* _CONSIGNA 1_
Cita textualmente el fragmento del texto sobre Fulcanelli que empieza con las palabras «Me vi obligado» y termina con «su ejecutor testamentario.».
* _CONSIGNA 2_
Imprime sin ningún cambio la parte de los registros que va desde la línea que contiene «What distance must» hasta el final de los registros, con ambos extremos incluidos.

* _TEXTO PROPORCIONADO_
--------------------------------

El hecho que esa fecha coincida con la fiesta de mi santo patrono no explica suficientemente por qué he sido yo elegido para recibir ese «don», pues jamás he operado en el atanor. Es verdad que no he vivido ajeno a las preocupaciones alquímicas, y que he peregrinado tres veces a Compostela por diferentes caminos. Amén de ello, recuerdo las veinticinco emisiones de radio que dimos en la ORTF[3] —Inter-Variétés, en julio de 1964— con el célebre Compagnon du Tour de France[4] Raoul Vergez, bajo título de «¿Están vivos? ¿Son de piedra?». Realizábamos entonces una auténtica peregrinación que partía del Mont Saint-Michel y abocaba en Compostela, presentando al paso y comentando los principales edificios cristianos que jalonaban la ruta. En una ocasión, charlando sobre Nótre-Dame de París a propósito del célebre personaje esculpido bajo los pies de Cristo en el pórtico central —del que Fulcanelli dice que representa la Alquimia—, el periodista que nos entrevistaba me preguntó a bocajarro: «Para Vd., Jacques d’Arés, ¿qué es la Alquimia?» Inmediatamente le respondí: «Para mí la Alquimia es la ciencia de la vida». Eugène Canseliet había seguido la emisión. A la mañana siguiente me telefoneó para decirme: «Jacques, ayer dio Vd. la mejor definición posible de la Alquimia».

Precisamente, la carta de Fulcanelli me traía la respuesta en su último párrafo:

«No se inquiete Vd. demasiado por las razones que motivaron la elección unánime de su persona para recibir este depósito. Son de lo más simple: elegir a uno de los herederos en el arte de nuestro fiel Canseliet, no habría faltado de atizar importunas envidias, rencores y dudas lesivas para el trabajo. En cambio, reconocemos y honramos su integridad, y vemos en Vd. al heredero de Paul Le Cour y de Philéas Lebesgue, que supieron acoger y animar a nuestro propio alumno cuando se encontró solo en su laboratorio. Reciba pues, a cambio, este don de confianza, teniendo la certeza de que Vd. dará buen uso de él».

Me vi obligado a reconocer lo justo de esta argumentación, y tanto más que había yo conocido a Philéas Lebesgue por la misma época. Fue Paul Le Cour quien le puso en contacto con el Maestro de Savignies, hasta el punto que este último llego a ser su ejecutor testamentario.

Una primera cuestión me vino entonces en mente: ¿era posible descubrir quién se ocultaba tras el pseudónimo de Fulcanelli? Desde 1926, y más exactamente desde 1929, año de la aparición del segundo libro de Fulcanelli, se han contemplado todas las hipótesis sin ninguna prueba auténtica o indicio serio que no tuviera su contrapartida. Ya desde entonces, algunos han tenido la audacia de hablar de «montaje». ¡Ya nos gustaría encontrarnos más a menudo con otros similares!

--------------------------------

* _REGISTROS PROPORCIONADOS_
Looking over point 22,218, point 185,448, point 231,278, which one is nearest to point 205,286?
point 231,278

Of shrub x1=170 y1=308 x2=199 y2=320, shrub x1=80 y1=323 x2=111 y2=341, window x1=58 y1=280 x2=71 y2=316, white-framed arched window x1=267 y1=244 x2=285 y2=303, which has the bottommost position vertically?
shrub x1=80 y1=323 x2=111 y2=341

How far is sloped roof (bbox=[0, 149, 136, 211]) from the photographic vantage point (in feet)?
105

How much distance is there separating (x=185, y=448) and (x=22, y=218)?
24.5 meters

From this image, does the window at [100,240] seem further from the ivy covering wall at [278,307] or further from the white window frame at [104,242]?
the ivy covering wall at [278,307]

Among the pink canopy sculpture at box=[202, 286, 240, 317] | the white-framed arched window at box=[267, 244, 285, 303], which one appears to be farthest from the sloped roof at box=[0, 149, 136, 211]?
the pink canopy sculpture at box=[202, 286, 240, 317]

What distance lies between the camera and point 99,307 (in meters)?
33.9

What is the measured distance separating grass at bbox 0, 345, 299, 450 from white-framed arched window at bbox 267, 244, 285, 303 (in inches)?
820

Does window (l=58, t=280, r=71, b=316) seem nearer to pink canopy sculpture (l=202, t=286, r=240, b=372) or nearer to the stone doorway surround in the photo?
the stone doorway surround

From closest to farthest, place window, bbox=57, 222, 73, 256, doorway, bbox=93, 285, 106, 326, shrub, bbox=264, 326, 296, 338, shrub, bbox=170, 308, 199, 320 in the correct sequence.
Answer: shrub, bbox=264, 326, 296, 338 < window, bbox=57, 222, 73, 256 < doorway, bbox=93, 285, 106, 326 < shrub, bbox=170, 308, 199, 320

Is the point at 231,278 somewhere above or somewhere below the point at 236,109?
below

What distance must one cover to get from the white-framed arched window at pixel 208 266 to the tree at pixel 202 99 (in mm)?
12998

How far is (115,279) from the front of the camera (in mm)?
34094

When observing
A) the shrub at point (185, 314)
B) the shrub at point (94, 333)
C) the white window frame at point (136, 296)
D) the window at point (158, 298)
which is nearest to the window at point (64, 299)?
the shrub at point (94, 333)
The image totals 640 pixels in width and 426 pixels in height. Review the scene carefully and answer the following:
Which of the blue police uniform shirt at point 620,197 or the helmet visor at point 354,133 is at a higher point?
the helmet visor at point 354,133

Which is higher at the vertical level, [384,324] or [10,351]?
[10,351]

--------------------------------

* _RESULTADO 1_
Me vi obligado a reconocer lo justo de esta argumentación, y tanto más que había yo conocido a Philéas Lebesgue por la misma época. Fue Paul Le Cour quien le puso en contacto con el Maestro de Savignies, hasta el punto que este último llego a ser su ejecutor testamentario.

* _RESULTADO 2_
What distance must one cover to get from the white-framed arched window at pixel 208 266 to the tree at pixel 202 99 (in mm)?
12998

How far is (115,279) from the front of the camera (in mm)?
34094

When observing
A) the shrub at point (185, 314)
B) the shrub at point (94, 333)
C) the white window frame at point (136, 296)
D) the window at point (158, 298)
which is nearest to the window at point (64, 299)?
the shrub at point (94, 333)
The image totals 640 pixels in width and 426 pixels in height. Review the scene carefully and answer the following:
Which of the blue police uniform shirt at point 620,197 or the helmet visor at point 354,133 is at a higher point?
the helmet visor at point 354,133

Which is higher at the vertical level, [384,324] or [10,351]?
[10,351]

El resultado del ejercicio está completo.